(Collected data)
Start of Block
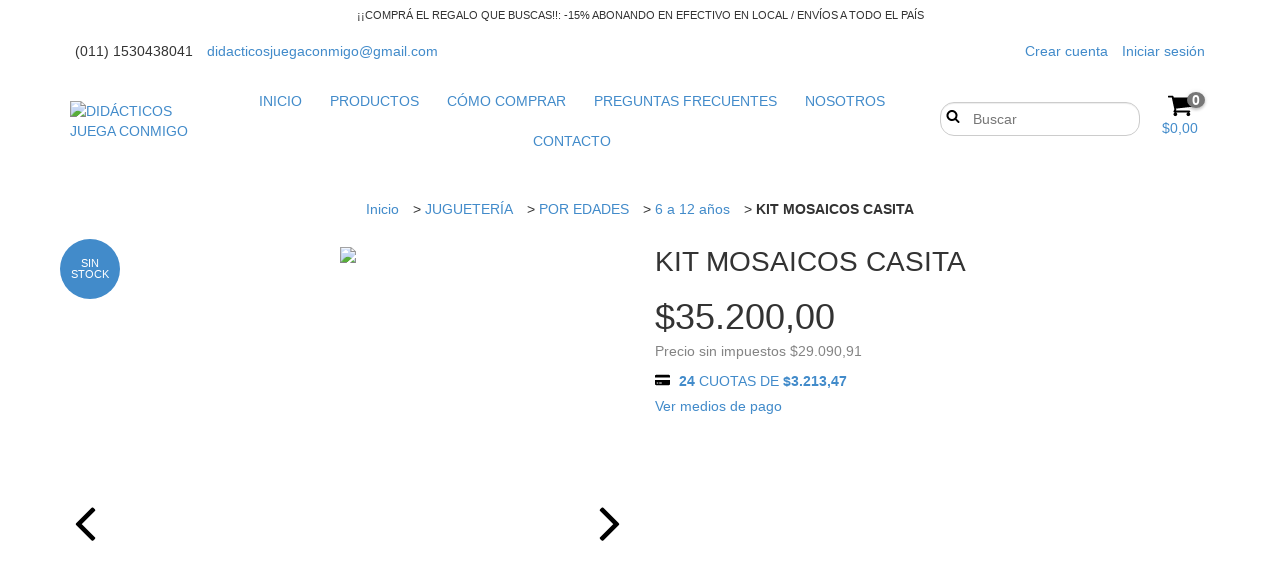

--- FILE ---
content_type: text/plain
request_url: https://www.google-analytics.com/j/collect?v=1&_v=j102&a=943020004&t=pageview&_s=1&dl=https%3A%2F%2Fwww.didacticosjuegaconmigo.com.ar%2Fproductos%2Fkit-mosaicos-casita%2F&ul=en-us%40posix&dt=KIT%20MOSAICOS%20CASITA%20-%20DID%C3%81CTICOS%20JUEGA%20CONMIGO&sr=1280x720&vp=1280x720&_u=aGBAgEIJAAAAACAMI~&jid=1939123242&gjid=1097046523&cid=1671536955.1768409629&tid=UA-196580708-1&_gid=698896322.1768409629&_slc=1&pa=detail&pr1id=139080005&pr1nm=KIT%20MOSAICOS%20CASITA&pr1ps=1&z=571353599
body_size: -456
content:
2,cG-FGHW5ESS1Q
End of Block
**Your instructions**
Please reproduce every entry above exactly, but leave out the pictures.

**Answer for the task**
--- FILE ---
content_type: text/plain
request_url: https://www.google-analytics.com/j/collect?v=1&_v=j102&a=943020004&t=pageview&_s=1&dl=https%3A%2F%2Fwww.didacticosjuegaconmigo.com.ar%2Fproductos%2Fkit-mosaicos-casita%2F&ul=en-us%40posix&dt=KIT%20MOSAICOS%20CASITA%20-%20DID%C3%81CTICOS%20JUEGA%20CONMIGO&sr=1280x720&vp=1280x720&_u=aGBAgEIJAAAAACAMI~&jid=1939123242&gjid=1097046523&cid=1671536955.1768409629&tid=UA-196580708-1&_gid=698896322.1768409629&_slc=1&pa=detail&pr1id=139080005&pr1nm=KIT%20MOSAICOS%20CASITA&pr1ps=1&z=571353599
body_size: -456
content:
2,cG-FGHW5ESS1Q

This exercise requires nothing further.